B. Consumers Paying for LTSS Through Private Health Insurance Policies
A second category of consumers consists of people who need LTSS such as inpatient or outpatient rehabilitative care, medication, or equipment management for a short period of time following an acute illness or procedure. 101 Such care is not intended to be custodial or maintenance, 102 but rather is intensive enough that it is expected to get the consumer to a point at which hospital readmission103 and further LTSS are unnecessary. Not surprisingly, people with no insurance coverage often experience significant barriers in accessing post-acute care, 104 but many people in the paradoxically- named short-term LTSS category have health insurance policies obtained through present or past employment or individual purchase that will pay for all or part of those prescribed short-term LTSS consented to by the consumer.
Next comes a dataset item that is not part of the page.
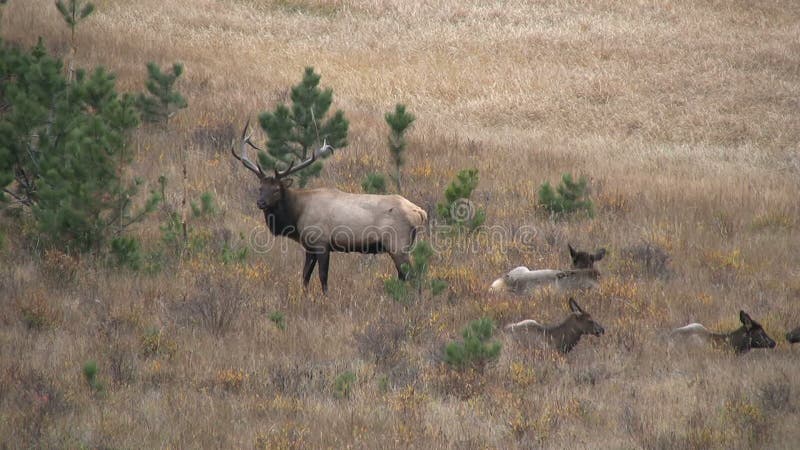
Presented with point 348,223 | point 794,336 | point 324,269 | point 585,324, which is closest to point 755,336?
point 794,336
The various general possible impacts of health industry consolidation outlined in Section II, supra, are possible for this consumer population. Additionally, as health insurers consolidate into a smaller number of competitors, researchers should particularly investigate whether those insurers begin to reduce their benefits for short-term LTSS by refusing to cover previously-covered services, reimbursing providers at lower rates, and/or shifting more of the associated costs to the consumer through increased deductibles or co-insurance105 contractual obligations. If such changes in health insurance coverage for post-acute care occur widely, the role of those involved in hospital discharge planning106 will become even more central for consumers.
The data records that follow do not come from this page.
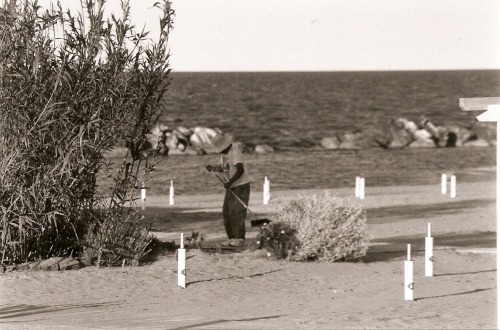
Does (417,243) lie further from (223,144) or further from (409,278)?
(409,278)

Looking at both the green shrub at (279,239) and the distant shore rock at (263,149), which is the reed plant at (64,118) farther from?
the distant shore rock at (263,149)

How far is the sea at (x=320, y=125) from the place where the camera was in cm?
4178

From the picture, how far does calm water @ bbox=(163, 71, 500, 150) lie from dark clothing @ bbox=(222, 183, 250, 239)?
45730mm

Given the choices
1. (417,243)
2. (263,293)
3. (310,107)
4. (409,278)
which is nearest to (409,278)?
(409,278)

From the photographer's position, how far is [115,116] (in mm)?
16672

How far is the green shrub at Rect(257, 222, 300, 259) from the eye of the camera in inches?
678

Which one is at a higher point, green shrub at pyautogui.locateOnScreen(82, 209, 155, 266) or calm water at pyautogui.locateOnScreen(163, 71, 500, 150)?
calm water at pyautogui.locateOnScreen(163, 71, 500, 150)

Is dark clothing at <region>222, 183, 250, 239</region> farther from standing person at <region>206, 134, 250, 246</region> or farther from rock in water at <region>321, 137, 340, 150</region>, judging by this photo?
rock in water at <region>321, 137, 340, 150</region>

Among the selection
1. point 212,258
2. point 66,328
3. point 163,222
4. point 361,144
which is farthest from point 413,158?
point 66,328

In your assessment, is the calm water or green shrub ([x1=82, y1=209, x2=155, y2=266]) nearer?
green shrub ([x1=82, y1=209, x2=155, y2=266])

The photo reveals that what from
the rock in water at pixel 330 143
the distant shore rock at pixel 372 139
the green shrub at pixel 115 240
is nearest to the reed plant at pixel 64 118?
the green shrub at pixel 115 240

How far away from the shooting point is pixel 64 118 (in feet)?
52.8

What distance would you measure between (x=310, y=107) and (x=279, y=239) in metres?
85.0

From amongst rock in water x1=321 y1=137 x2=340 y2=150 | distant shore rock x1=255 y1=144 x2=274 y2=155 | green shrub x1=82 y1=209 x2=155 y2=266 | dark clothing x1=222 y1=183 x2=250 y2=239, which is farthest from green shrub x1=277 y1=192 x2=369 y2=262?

101. “Post-acute care (PAC) includes rehabilitation or palliative services that beneficiaries receive after, or in some cases instead of, a stay in an acute care hospital. Depending on the intensity of care the patient requires, treatment may include a stay in a facility, ongoing outpatient therapy, or care provided at home.” Post-Acute Care, MEDPAC, http://medpac.gov/-research-areas-/post-acute-care (last visited Apr. 13, 2016). 102. See Sidney D. Watson, From Almshouses to Nursing Homes and Community Care: Lessons from Medicaid’s History, 26 GA. ST. U. L. REV. 937, 962 (2010) (“[P]rivate insurance rarely covers personal care.”). 103. See generally Maxim Topaz et al., Higher 30-Day and 60-Day Readmissions Among Patients Who Refuse Post Acute Care Services, 21 AM. J. MANAGED CARE 424 (2015) (stating that patients who refuse post-acute care are twice as likely to have 30- and 60-day readmissions). 104. See Courtenay R. Bruce & Mary A. Majumder, The “Permanent” Patient Problem, 42 J.L. MED. & ETHICS 88, 88 (2014) (“[P]ost-acute care facilities have no financial incentive or legal obligation to accept patients with no insurance or only pending Medicaid coverage.”). 105. Coinsurance is defined as “[y]our share of the costs of a covered health care service, calculated as a percentage (for example, 20%) of the allowed amount for the service.” Coinsurance, HEALTHCARE.GOV, https://www.healthcare.gov/glossary/co-insurance/ (last visited Apr. 13, 2016). 106. Hospital Discharge Planning: A Guide for Families and Caregivers, FAMILY CAREGIVER ALLIANCE, https://www.caregiver.org/hospital-discharge-planning-guide- families-and-caregivers (last visited Apr. 15, 2016) (“[D]ischarge planning is ‘[a] process used to decide what a patient needs for a smooth move from one level of care to another.’”).